I think we can deal with Richard Fuld and the Goldman-Sachs bunch. Ken Lay at Enron was a caricature of a conservative sybarite. All were identifiable for the moral obtuseness and a certain sort of unapologetic greed.

But the combination of liberalism with excess wins the additional charges of insincerity and hypocrisy — and seems to make natural human indulgence all that much more distasteful and hard to criticize.

It is difficult to adjudicate which is worse — greed or hypocrisy. Was a Timothy Geithner more odious because he sought to shave off for himself a few thousands from his taxes, or because as a soon-to-be Sec. of the Treasury and formerly high federal official, he was doing things that his offices are supposed to ensure others do not?
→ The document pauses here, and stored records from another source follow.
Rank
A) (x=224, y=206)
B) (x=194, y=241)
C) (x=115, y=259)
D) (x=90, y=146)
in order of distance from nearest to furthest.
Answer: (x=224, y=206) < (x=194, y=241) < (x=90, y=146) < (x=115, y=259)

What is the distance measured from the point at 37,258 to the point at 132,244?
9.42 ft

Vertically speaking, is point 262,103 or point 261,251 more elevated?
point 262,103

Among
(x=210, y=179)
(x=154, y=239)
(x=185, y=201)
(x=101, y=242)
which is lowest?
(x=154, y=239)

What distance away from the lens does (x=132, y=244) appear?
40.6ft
Yet the resulting combination is far greater than the mere sum of the two parts. You see, professed liberal humanitarianism and old fashioned “get mine” breed cynicism among the populace. If one were to believe Al Gore that there is a danger of manmade global warming and we all need to cut back, one might well lose faith when one sees that Al Gore lives differently from the way in which he has convinced you to live. And if one sees that the advocates for forced equality most certainly don’t want to be forced to do anything they advocate, then what are we left with?

Nothing on the national scene has proven more ironic than to see a thin liberal veneer masking traditional self-interest. Crusty conservatives of the more honest sort justified their own riches by the old, much caricatured notion that their hard work and brains trickled wealth down to us poorer that otherwise we would not have; or that they fight in a free arena and anyone brave enough to go out there and battle the lions is likewise free to enjoy their sort of rewards; or that life is inherently tragic and unfair — some succeed and others fail — and to ensure an quality of result usually entails a despotic enforcer and a growing pile of corpses.

I think I prefer an up-front profiteer to Al Gore’s sermons from Montecito. It was why I too finally left Sun-Maid.